Geçmişte gösterilen başarıları hatırlatın:
Sorun yaşanmaya başlamadan önceki başarıları hatırlatmak çocukların motivasyonunu yükseltecektir. Bu süreçte çocuğun hangi özelliklerinin başarısına katkıda bulunduğuna vurgu yapmak hissedilen çaresizliği azaltacaktır. Sahip olduğu olumlu özelliklerin çevresi tarafından da fark edildiğini gören çocuk kendini daha güçlü hissedecek ve sorunuyla daha rahat başa çıkacaktır.

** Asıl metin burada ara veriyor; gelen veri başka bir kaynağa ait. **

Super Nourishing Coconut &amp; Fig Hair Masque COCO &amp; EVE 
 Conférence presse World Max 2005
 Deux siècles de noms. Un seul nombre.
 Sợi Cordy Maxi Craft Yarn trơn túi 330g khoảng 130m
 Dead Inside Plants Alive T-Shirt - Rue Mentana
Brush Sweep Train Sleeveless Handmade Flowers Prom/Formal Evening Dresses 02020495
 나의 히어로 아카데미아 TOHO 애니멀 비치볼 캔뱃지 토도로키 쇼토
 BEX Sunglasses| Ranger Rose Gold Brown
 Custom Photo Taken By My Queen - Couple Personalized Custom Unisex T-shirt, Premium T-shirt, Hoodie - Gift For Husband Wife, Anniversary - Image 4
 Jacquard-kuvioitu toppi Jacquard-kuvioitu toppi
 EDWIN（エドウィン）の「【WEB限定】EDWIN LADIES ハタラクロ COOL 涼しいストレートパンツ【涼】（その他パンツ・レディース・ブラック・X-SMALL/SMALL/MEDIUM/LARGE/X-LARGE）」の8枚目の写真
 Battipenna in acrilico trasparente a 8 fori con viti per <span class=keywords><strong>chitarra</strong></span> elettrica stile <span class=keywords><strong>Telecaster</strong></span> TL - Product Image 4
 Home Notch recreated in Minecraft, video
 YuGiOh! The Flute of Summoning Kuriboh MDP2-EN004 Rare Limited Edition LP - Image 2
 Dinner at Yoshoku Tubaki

Sosyal becerilerini destekleyin:
Okulun başlamasıyla beraber, çocuklar vakitlerinin büyük kısmını akademik beceriler kazanmaya ayırır. Özellikle 6. sınıftan itibaren başlayan yıl sonu sınavları, hafta sonlarının dershaneye ayrılmasına neden olmakta ve çocukların arkadaşlarıyla geçirdiği vakitler gittikçe azalmaktadır. Ayrıca spor, sanat ve diğer uğraşılara ayrılan zaman da kısıtlanmaktadır. Çocukların çok yönlü bir gelişim göstermesini olanak sağlamak uzun vadede ortaya çıkabilecek kötü alışkanlıkların engellenmesinde bu tür etkinliklerin büyük önemi vardır. Okulda yaşanan stresle başa çıkabilmesi ve kendini geliştirebilmesi için çocukların bu tür etkinliklere zaman ayırması bir kayıp değil tam tersine öğrenme sürecini de olumlu etkileyecek bir kazançtır.